WORK ITEM
Please set down every entry again exactly as it stands, without the pictures.

-------- RECORD EXTRACTS --------

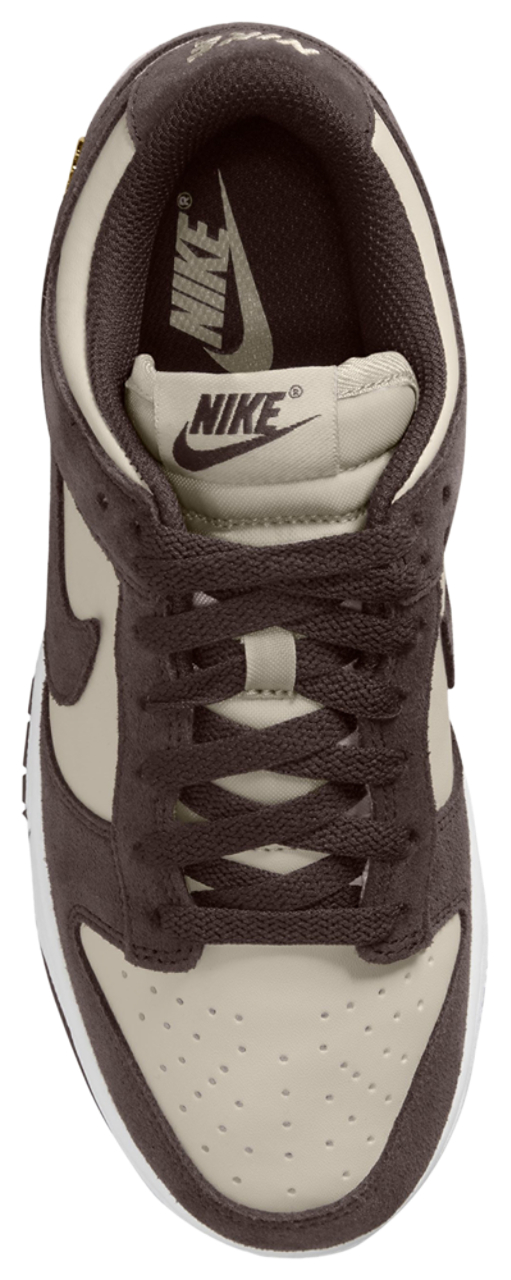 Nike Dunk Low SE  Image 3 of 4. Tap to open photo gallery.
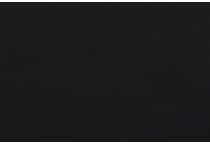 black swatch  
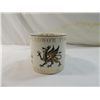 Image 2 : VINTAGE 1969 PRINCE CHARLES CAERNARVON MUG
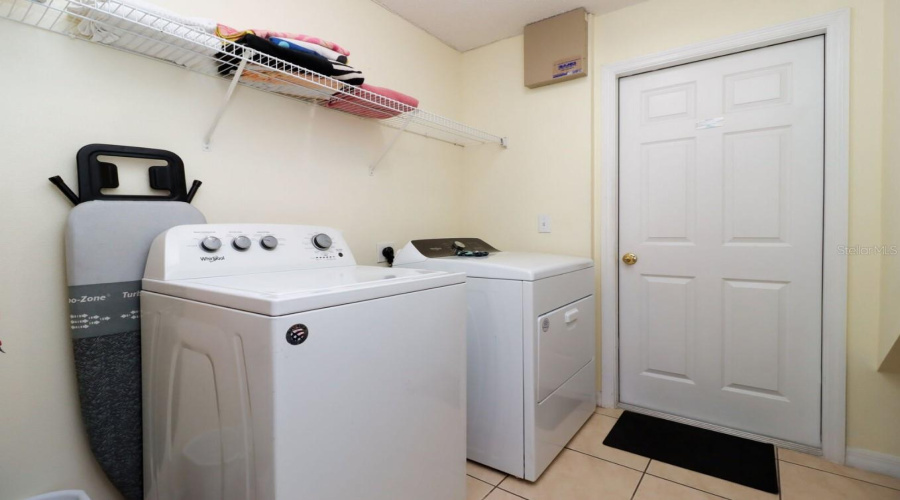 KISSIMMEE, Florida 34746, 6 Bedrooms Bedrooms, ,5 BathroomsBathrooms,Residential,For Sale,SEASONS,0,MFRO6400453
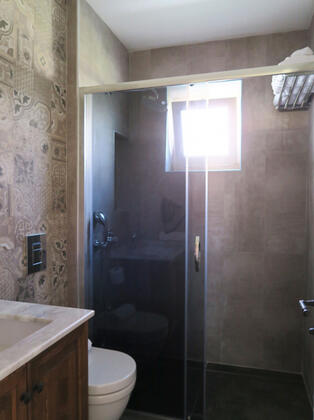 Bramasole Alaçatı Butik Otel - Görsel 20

--------

TASK OUTPUT
 Nike Dunk Low SE  Image 3 of 4. Tap to open photo gallery.
 black swatch  
 Image 2 : VINTAGE 1969 PRINCE CHARLES CAERNARVON MUG
 KISSIMMEE, Florida 34746, 6 Bedrooms Bedrooms, ,5 BathroomsBathrooms,Residential,For Sale,SEASONS,0,MFRO6400453
 Bramasole Alaçatı Butik Otel - Görsel 20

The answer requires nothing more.